R. C’est avec un application. Ce n’est évidemment pas un téléphone que l’un de nous va utiliser. Ceci est au cœur de ce que je montre dans le livre : la déshumanisation des Palestiniens est la clé du laboratoire palestinien. Cela ne fonctionne que si les Palestiniens ne sont pas considérés comme des égaux. Si un grand nombre ou la plupart des Palestiniens sont considérés comme une menace terroriste potentielle, comme le montrent les sondages avant le 7 octobre et certainement depuis lors, alors tout application Le fait que cela puisse être utilisé pour tuer et que cela soit aussi simple que de commander une pizza n’est pas considéré comme inhumain, mais comme la chose rationnelle à faire pour se protéger. Vous protégez les Juifs qui construisent un État sur les cendres de l’Holocauste. Il existe un grand nombre de vidéos sur TikTok montrant des soldats israéliens à Gaza humiliant des Palestiniens, les ligotant, faisant exploser des maisons palestiniennes, autant de violations du droit international. Cela ne peut se produire que s’il existe une croyance sous-jacente en faveur de la déshumanisation des Palestiniens. Les gens parlent souvent de la radicalisation de certaines parties de la société palestinienne et il y a certainement des parties de la Palestine comme celle-là. Mais il y a aussi eu une radicalisation de la société juive israélienne. Je dis cela en tant que juif. C’est une société très radicalisée. On ne peut pas occuper un peuple pendant plus d’un demi-siècle sans se déformer en tant que société.

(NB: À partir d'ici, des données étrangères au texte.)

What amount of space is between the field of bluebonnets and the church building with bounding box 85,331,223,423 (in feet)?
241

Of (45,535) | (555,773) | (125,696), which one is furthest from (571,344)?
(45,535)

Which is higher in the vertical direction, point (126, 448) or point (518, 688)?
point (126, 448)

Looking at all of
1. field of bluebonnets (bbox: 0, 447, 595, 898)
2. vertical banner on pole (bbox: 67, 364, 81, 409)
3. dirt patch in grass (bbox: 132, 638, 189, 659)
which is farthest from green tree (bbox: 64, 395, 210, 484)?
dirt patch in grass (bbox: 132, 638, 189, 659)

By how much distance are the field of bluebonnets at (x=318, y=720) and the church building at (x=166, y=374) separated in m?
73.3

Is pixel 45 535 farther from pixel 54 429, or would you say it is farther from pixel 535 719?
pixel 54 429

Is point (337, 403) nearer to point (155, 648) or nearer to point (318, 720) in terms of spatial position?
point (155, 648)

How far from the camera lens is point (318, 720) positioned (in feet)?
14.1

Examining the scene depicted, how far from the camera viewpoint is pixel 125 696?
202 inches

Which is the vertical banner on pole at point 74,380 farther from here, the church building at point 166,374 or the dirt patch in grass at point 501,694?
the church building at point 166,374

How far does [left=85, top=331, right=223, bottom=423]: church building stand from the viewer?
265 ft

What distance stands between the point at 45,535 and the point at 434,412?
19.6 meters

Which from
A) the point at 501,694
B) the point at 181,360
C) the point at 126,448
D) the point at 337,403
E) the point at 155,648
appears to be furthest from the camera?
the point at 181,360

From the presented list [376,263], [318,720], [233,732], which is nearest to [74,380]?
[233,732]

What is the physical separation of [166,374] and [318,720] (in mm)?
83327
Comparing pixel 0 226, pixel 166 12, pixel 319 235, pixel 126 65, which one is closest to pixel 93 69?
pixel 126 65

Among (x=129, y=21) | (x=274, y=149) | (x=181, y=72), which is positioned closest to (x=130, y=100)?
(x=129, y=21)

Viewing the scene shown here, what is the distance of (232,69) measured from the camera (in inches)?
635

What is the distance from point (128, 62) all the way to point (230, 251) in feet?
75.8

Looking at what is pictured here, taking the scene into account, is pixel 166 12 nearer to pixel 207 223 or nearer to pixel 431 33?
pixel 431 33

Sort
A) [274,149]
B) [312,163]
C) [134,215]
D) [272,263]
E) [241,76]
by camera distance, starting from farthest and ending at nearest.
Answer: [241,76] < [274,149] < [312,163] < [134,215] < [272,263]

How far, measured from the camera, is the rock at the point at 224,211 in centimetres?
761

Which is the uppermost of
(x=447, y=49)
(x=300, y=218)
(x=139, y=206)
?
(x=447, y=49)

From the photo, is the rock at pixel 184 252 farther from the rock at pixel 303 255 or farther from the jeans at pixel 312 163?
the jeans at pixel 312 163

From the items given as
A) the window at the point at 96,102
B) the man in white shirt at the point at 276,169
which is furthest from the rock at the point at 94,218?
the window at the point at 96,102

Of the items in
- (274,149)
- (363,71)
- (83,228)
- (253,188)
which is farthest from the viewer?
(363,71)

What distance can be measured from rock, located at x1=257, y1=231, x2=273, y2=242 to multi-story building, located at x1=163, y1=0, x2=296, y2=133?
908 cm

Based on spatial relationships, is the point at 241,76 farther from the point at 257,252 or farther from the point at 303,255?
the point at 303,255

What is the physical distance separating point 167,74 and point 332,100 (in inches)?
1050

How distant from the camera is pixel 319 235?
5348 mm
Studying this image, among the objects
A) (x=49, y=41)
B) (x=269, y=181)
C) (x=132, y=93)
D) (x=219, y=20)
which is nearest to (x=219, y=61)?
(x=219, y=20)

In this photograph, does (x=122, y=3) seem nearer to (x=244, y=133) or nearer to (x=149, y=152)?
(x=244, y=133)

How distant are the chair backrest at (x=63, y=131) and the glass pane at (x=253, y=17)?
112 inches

P. Le livre dit qu’Israël surveille tous les Palestiniens, quels que soient leur âge, leur lieu ou leur intention. Que signifie?

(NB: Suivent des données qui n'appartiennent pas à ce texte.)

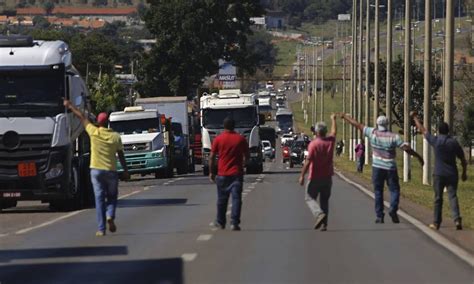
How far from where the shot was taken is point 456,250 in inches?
783

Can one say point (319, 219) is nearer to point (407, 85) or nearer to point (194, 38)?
point (407, 85)

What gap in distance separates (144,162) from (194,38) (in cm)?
4466

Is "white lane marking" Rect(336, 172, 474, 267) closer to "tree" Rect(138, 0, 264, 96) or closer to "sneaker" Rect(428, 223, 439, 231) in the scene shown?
"sneaker" Rect(428, 223, 439, 231)

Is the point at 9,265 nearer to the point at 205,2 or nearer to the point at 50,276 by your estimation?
the point at 50,276

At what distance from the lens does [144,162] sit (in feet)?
182

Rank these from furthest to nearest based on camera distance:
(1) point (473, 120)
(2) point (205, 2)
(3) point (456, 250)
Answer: (2) point (205, 2), (1) point (473, 120), (3) point (456, 250)

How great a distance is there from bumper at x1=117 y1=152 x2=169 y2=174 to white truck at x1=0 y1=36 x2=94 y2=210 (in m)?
23.6

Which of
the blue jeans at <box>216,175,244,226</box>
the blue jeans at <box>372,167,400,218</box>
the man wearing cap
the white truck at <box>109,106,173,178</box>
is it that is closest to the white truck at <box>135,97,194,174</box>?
the white truck at <box>109,106,173,178</box>

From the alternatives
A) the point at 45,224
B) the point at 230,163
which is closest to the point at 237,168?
the point at 230,163

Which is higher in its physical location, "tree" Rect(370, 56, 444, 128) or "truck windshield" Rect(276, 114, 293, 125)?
"tree" Rect(370, 56, 444, 128)

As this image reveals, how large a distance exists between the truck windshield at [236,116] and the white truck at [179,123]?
7.25 metres

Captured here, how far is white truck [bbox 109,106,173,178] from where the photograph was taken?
5528 cm

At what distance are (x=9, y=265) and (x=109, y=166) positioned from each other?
4.77m

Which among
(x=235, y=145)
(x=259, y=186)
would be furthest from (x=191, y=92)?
(x=235, y=145)
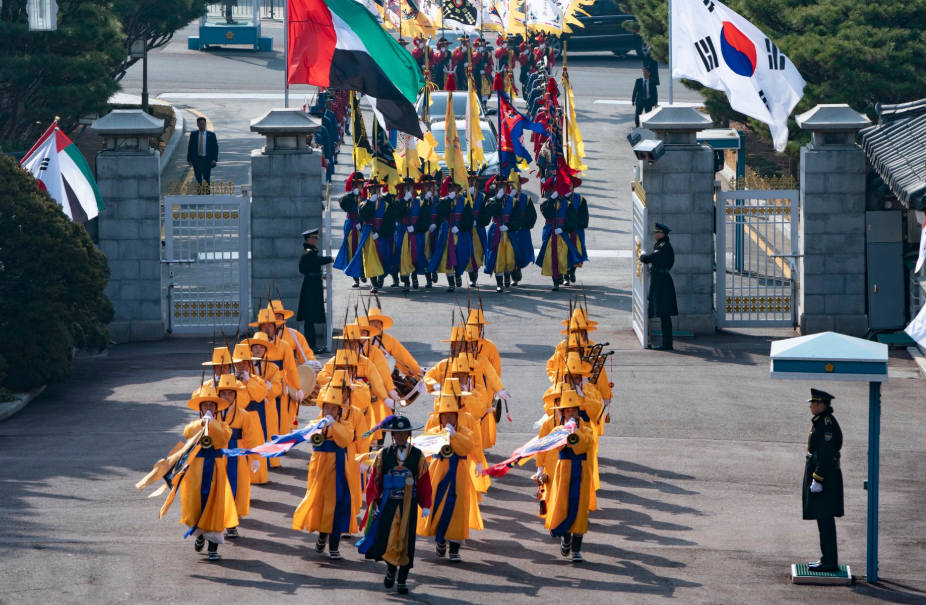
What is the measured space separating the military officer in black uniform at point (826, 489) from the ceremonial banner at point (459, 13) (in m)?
27.9

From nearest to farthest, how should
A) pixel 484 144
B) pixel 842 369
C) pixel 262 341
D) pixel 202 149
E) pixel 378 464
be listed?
pixel 842 369 → pixel 378 464 → pixel 262 341 → pixel 202 149 → pixel 484 144

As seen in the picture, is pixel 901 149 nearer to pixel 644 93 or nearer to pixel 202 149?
pixel 202 149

R. C’est un peu comme ce que fait la NSA aux États-Unis : je ne dis pas que tous les Américains sont surveillés quotidiennement. Ce que je veux dire, c’est que l’unité 8200, l’équivalent de la NSA en Israël, surveille, contrôle et collecte des informations sur toutes les communications que les Palestiniens effectuent en Palestine, appels, courriels. Cela ne veut pas dire qu’ils lisent tout. Nous n’avons pas la puissance de calcul nécessaire pour tout lire.

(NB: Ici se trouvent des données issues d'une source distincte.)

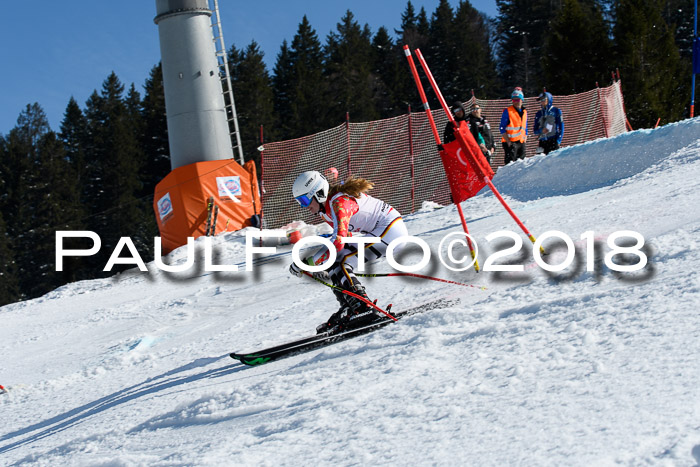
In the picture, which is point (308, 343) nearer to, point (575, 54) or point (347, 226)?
point (347, 226)

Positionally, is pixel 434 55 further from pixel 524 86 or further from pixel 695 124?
pixel 695 124

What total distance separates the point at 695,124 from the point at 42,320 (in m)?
11.3

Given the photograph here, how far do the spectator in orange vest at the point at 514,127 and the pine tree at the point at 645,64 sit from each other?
60.5 ft

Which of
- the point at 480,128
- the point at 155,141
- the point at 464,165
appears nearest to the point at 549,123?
the point at 480,128

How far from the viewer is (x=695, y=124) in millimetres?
11578

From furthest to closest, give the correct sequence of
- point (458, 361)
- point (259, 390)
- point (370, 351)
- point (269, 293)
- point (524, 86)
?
point (524, 86)
point (269, 293)
point (370, 351)
point (259, 390)
point (458, 361)

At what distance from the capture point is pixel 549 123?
43.8 feet

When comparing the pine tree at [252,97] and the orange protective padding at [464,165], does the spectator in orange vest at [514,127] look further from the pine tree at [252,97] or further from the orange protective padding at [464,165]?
the pine tree at [252,97]

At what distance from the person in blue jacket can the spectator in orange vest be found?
16.5 inches

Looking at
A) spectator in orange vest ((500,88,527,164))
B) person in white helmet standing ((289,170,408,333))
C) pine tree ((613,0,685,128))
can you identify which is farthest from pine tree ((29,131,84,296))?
person in white helmet standing ((289,170,408,333))

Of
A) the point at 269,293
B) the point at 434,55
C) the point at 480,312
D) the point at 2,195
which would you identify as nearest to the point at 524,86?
the point at 434,55

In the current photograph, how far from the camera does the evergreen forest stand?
138ft

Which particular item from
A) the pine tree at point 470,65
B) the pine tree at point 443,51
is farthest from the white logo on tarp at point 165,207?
the pine tree at point 443,51

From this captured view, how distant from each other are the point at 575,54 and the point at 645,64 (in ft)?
12.0
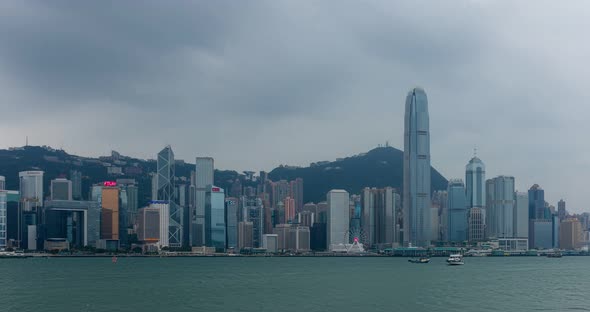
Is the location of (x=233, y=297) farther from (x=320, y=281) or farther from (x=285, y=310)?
A: (x=320, y=281)

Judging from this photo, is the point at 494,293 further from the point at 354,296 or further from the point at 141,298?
the point at 141,298

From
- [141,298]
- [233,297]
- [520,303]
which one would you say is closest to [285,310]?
[233,297]

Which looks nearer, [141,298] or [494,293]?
[141,298]

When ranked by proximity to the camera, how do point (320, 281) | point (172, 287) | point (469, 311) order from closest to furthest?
1. point (469, 311)
2. point (172, 287)
3. point (320, 281)

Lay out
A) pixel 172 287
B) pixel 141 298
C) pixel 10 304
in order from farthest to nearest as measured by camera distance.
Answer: pixel 172 287 → pixel 141 298 → pixel 10 304

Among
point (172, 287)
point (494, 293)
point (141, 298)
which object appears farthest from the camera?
point (172, 287)

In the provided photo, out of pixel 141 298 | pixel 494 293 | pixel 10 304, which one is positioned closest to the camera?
pixel 10 304

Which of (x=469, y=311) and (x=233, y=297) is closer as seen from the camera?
(x=469, y=311)

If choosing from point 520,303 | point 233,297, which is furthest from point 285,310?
point 520,303
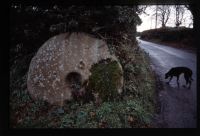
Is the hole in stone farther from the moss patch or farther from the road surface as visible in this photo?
the road surface

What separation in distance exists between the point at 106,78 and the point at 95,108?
1.36 ft

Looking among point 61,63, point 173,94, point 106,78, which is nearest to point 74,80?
point 61,63

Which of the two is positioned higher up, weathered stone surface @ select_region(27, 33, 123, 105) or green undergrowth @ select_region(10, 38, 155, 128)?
weathered stone surface @ select_region(27, 33, 123, 105)

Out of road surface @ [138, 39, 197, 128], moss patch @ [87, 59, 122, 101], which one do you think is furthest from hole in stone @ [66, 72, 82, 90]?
road surface @ [138, 39, 197, 128]

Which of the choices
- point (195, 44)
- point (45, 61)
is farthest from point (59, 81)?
point (195, 44)

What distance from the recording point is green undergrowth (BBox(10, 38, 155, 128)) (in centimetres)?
467

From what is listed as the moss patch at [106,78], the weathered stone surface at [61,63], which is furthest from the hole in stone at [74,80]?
the moss patch at [106,78]

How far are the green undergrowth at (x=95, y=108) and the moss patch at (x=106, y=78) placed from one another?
0.04ft

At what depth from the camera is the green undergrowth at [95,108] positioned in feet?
15.3

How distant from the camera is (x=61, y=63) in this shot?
4723 millimetres

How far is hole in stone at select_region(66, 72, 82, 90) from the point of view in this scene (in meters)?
4.68

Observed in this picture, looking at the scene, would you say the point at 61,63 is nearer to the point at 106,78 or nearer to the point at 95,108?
the point at 106,78

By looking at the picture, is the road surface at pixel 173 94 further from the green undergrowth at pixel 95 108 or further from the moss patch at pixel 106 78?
the moss patch at pixel 106 78

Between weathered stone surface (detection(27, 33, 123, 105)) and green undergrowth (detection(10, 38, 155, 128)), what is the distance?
98 mm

P. Ces informations sont-elles utilisées pour faire chanter les Palestiniens afin qu’ils deviennent des informateurs ?
R. Beaucoup. Il est très courant qu’Israël tente de faire chanter les Palestiniens lorsqu’ils souhaitent aller à l’école ou recevoir des soins médicaux ; Bien entendu, je ne dis pas que tous les Palestiniens acceptent ce rôle. Mais nous ne savons pas combien de Palestiniens le font. Les informations dont vous disposez réellement sur ces personnes proviennent de la collecte de données de surveillance. Outre ceux qui veulent partir, il existe une autre voie : la recherche des faiblesses des Palestiniens. Une histoire d’amour, un enfant hors mariage, l’homosexualité. Depuis le 7 octobre, un grand nombre de ministres du gouvernement israélien ont parlé ouvertement au Parlement de l’importance pour Israël de continuer à disposer d’un vaste réseau d’informateurs à Gaza. Ce qui n’est souvent pas dit, c’est comment ces informateurs arrivent. Nous nous retrouvons donc dans une situation où l’ensemble de la population palestinienne, soit environ 5 millions de personnes, est toujours sous surveillance.